Staffordshire Wildlife Trust Acquire the Roaches

After a period of uncertainty the future of the Roaches has been settled. The Staffordshire Wildlife Trust (SWT) has been selected by the Peak District National Park Authority (PDNPA) to take on a 125-year lease of the estate.

The 395-hectare (975-acres) estate in Staffordshire features the iconic rock skyline of the Roaches and Hen Cloud. Its moorland and distinctive ridges are hugely popular with walkers and climbers.

The land is protected by law for its wildlife and landscape value. It is part of a Site of Special Scientific Interest and the farmland is subject to a sensitive area agreement.

As reported on UKC/UKH last week, three organisations put in bids for the estate, which is part of the PDNPA's rolling programme of transferring properties to 'like-minded' bodies in the face of 28.5% budget cuts from 2010 to 2015. The other bidders were the Land Trust and the National Trust.

Don Whillans Memorial Hut at the Roaches
© Chris Craggs

Christopher Pennell, chair of the PDNPA's audit, resources and performance committee which made the decision, said:

'All three bids were strong but after careful consideration we decided that Staffordshire Wildlife Trust had put in the best tender against the Authority's demanding criteria and had demonstrated the most local support for taking on the lease.'

'We evaluated all the bids to see if they were financially viable and to assess what contribution they would make, particularly the way their work would help achieve national park purposes by enabling people to enjoy and learn about this special area.'

'We believe the wildlife trust provides the best future for the Roaches, with the additional resources it brings, to conserve its wildlife, heritage and landscape, ensure open access, increase understanding of its special qualities, and look after its farmland to high conservation standards.'

The estate also includes a car park at Gradbach and Rockhall Cottage, also known as the Don Whillans Memorial hut, a unique dwelling built into the rock which is currently let to the British Mountaineering Council (BMC) for overnight stays. The BMC's interests as tenants will be protected in the new agreement to be negotiated with SWT.

The PDNPA took over the site in poor condition in 1980 to protect it for wildlife and public access. Since then it has improved the area for wildlife and flora, worked with local people and interest groups and managed the estate to balance intense recreational pressures with environmental concerns.

SWT will look after the estate and work in partnership with a range of groups and organisations including the PDNPA, the BMC and Staffordshire Moorlands District Council.

The organisation plans to:

  • continue to look after the estate's wildlife and cultural heritage
  • work to enhance the estate's biodiversity
  • continue to improve access and footpaths
  • encourage more involvement from local people and communities

SWT is expected to begin its 125-year lease period in spring 2013 once detailed negotiations have been completed and legal agreements signed.

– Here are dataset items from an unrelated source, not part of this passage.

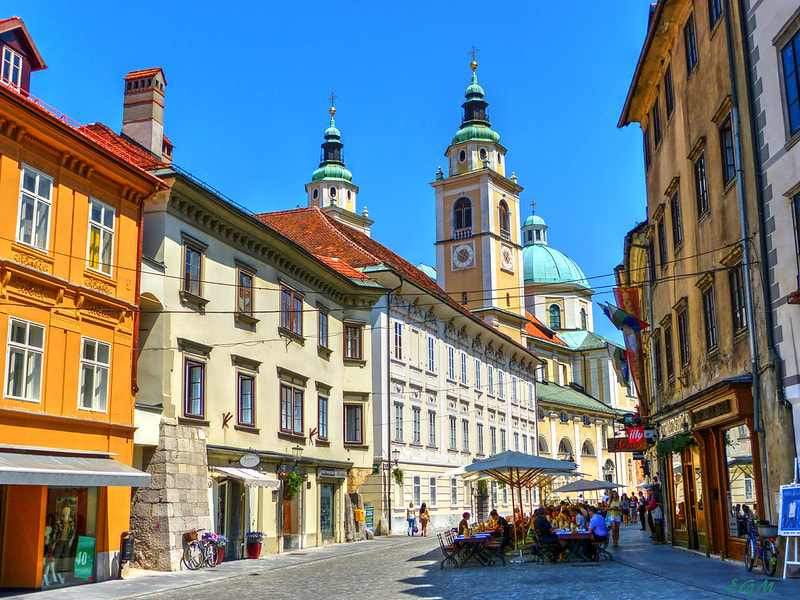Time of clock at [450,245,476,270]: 12:49
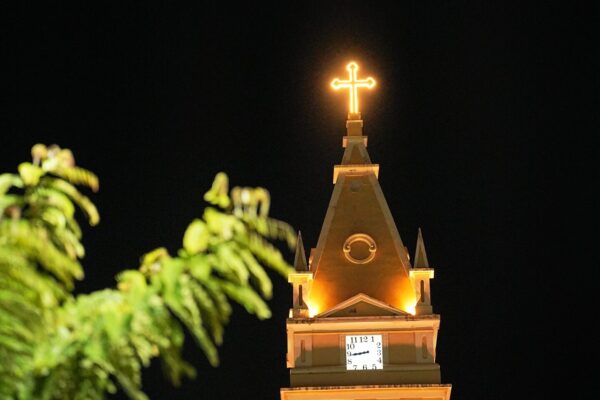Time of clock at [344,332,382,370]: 8:44
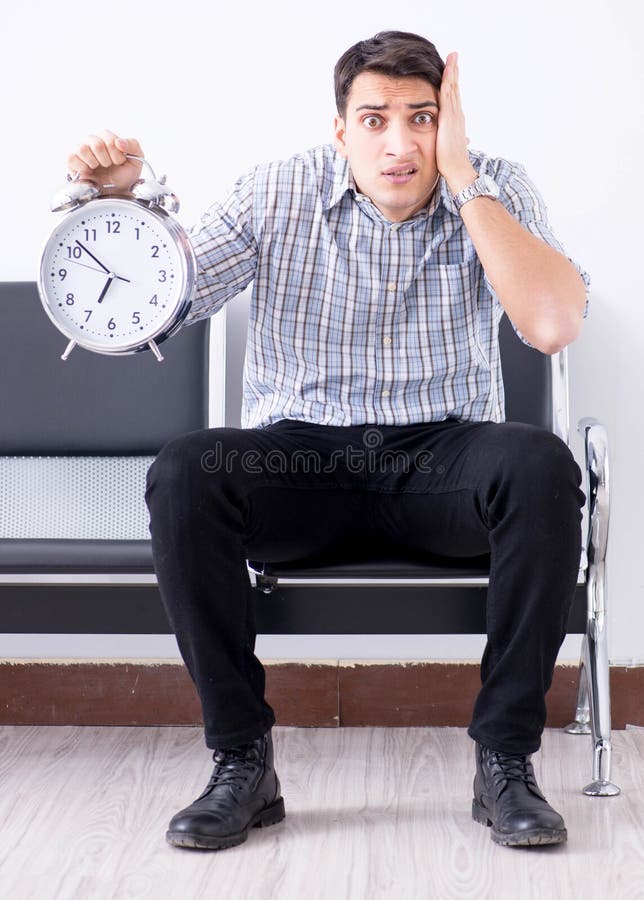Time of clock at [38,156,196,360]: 6:52
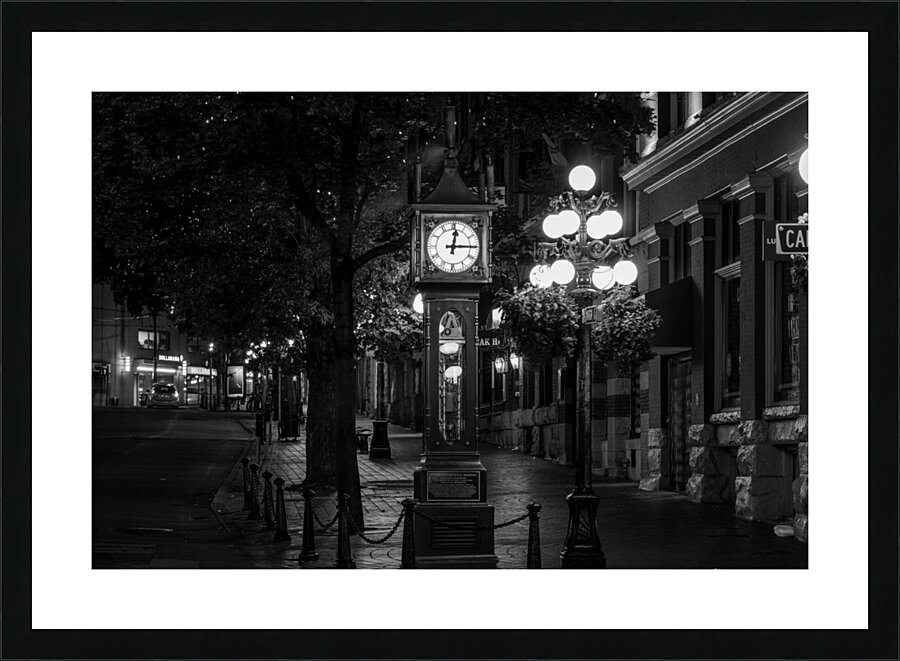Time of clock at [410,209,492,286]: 12:14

These will ensure public access to the estate and require them to continue the restoration and conservation of habitats. Shooting rights have been specifically excluded from the lease and are retained by the PDNPA.

The Authority retains its freehold interest in the estate and promises to 'work with its new tenant to ensure the highest standards of care of the Roaches'.

It remains to be seen whether walkers and climbers will notice any difference on the ground once the Roaches' new management take over.